The slugs, people who wait in line for drivers to pick them up and form a carpool, are vital to the performance of the HOV lanes in the crowded I-395 corridor. An estimated 3,000 slugs climb into strangers' vehicles each morning in Northern Virginia, freeing up space on roads and on Metrorail cars and commuter trains. About one out of four vehicles using the I-395 HOV lanes in 1999 carried a slug, said Valerie Pardo, a senior transportation engineer for the Virginia Department of Transportation.

"It's a big factor in the success of those HOV lanes out there," Pardo said.

But slugging hasn't caught on in Maryland's only other HOV lanes, on Interstate 270.

"So far, our methods are to encourage people to form carpools" through help from government programs, said Valerie Burnette Edgar, a spokeswoman for the Maryland State Highway Administration.

The Washington area's slugging phenomenon has drawn nationwide attention. Slugs have their own Web site, www.slug-lines.com, complete with slugging "etiquette" (no smoking, eating or talking except a brief "thank you") and new locations where drivers and riders can meet.

Northern Virginia transportation officials don't sanction slugging because of potential liability. But they say it's so important to freeing up road space that they build queuing areas into new park-and-ride lots and Arlington County helps pay for the Web site. Slugging takes vehicles off the road by allowing people to share rides without having to commit to the strict meeting times of most carpools, Pardo said.

But unlike I-395, where HOV lanes require vehicles with three or more people, those in Maryland require only two people. That's probably a key reason slugging hasn't caught on in Maryland or along I-66 in Northern Virginia, where the carpool lanes also require only two people, Pardo said. HOV-2 lanes also are available on the Dulles Toll Road.
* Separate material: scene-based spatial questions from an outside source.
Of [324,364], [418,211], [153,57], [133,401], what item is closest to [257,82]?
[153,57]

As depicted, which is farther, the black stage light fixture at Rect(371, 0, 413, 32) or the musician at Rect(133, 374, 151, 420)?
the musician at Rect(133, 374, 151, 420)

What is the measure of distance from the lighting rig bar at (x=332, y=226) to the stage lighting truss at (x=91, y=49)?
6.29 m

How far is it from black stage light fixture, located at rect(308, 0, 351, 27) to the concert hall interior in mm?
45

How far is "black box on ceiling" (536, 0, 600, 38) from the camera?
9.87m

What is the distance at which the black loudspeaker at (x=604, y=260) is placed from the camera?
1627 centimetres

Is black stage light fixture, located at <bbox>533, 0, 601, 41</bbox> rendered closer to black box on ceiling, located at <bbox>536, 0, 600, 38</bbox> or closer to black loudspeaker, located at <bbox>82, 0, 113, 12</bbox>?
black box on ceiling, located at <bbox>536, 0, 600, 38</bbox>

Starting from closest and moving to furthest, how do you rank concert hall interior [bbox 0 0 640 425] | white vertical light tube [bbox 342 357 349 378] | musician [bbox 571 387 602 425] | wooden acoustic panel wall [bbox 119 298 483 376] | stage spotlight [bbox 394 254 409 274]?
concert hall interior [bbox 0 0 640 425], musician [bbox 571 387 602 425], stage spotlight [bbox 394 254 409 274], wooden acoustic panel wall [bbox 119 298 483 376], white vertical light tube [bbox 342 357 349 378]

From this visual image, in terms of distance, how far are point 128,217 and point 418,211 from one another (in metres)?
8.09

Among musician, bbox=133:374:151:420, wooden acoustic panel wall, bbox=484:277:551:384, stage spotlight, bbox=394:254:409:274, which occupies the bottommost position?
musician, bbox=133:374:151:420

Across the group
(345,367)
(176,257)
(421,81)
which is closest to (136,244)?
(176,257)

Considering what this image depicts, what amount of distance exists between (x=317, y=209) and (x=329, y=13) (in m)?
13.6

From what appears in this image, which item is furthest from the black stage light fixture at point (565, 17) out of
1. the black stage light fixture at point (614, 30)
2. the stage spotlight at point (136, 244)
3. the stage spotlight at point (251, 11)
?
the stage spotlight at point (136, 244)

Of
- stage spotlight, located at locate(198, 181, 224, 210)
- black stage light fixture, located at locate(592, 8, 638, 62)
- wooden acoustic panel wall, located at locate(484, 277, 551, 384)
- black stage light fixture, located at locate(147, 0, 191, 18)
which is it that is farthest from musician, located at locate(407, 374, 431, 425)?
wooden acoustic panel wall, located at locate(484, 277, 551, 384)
It's not as difficult to find one neighbor or co-worker to carpool with as it is to find two, Pardo said. Moreover, she said, many people don't feel comfortable getting into a car alone with a stranger, while they might feel fine in a group of three travelers.
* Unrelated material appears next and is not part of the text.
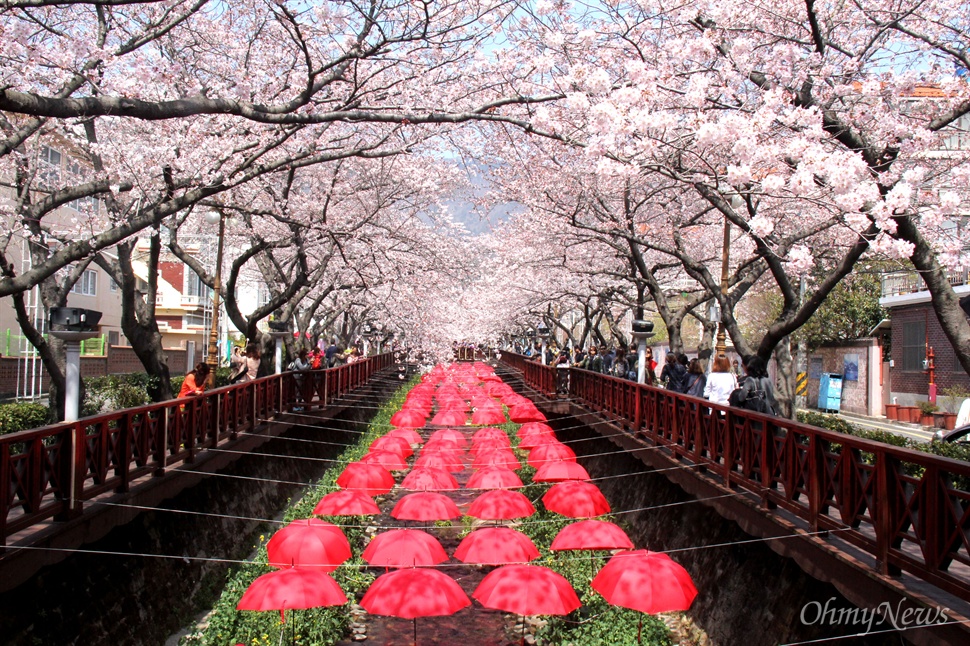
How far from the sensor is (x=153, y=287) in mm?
15656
"If there's someone else getting in there with you, it's a shared risk," Pardo said.

Engineers determine how many people per car should be required for the carpool lanes by measuring how the road space can be used most efficiently. They require enough people per vehicle to limit use of the lane while still attracting enough vehicles to avoid wasting the road space.
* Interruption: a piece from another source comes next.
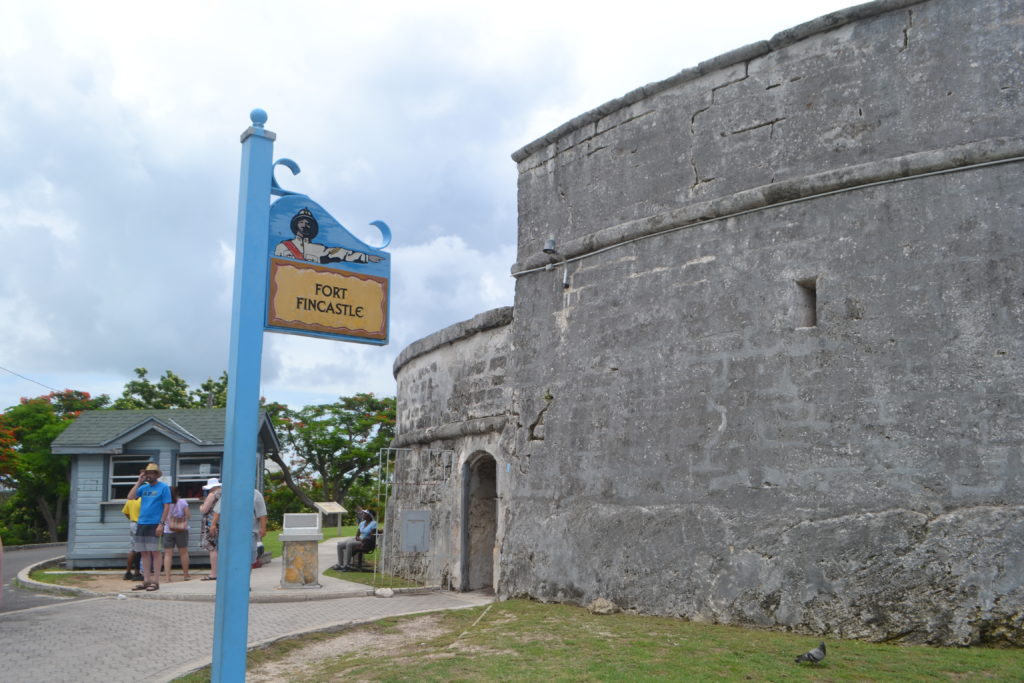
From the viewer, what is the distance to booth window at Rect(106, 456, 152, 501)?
14383 mm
For example, when VDOT officials in 1999 considered making the I-395 carpool lanes HOV-2 instead of HOV-3, Pardo said, they found that it would allow so many additional vehicles into the carpool lanes that they would back up from the Pentagon to the Beltway.

Edgar said that requiring only two people in a vehicle works well on I-270's HOV lanes and that state officials wanted to try to keep the requirement consistent on Route 50.

"If it gets too congested and the HOV lanes aren't working well, we could always go to HOV-3," Edgar said.

The addition of the HOV lanes means there are four travel lanes in each direction on Route 50. State officials said they needed 24-hour HOV lanes because they placed them in what were the highway's inner shoulders. As a matter of safety, the officials wanted to avoid any confusion about whether the new lanes were for travel or breakdowns.

David LeBlanc, an Army lieutenant colonel who runs the slugging Web site and wrote a book about slugs, said he thinks HOV lanes won't attract slugs unless they are separated by a barrier and heavily patrolled, like those on I-395.

"Slugging is really only successful on I-95 because of those dedicated HOV lanes with jersey barriers and discrete exit points," LeBlanc said. "I think that's the single reason slugging hasn't flourished anywhere else."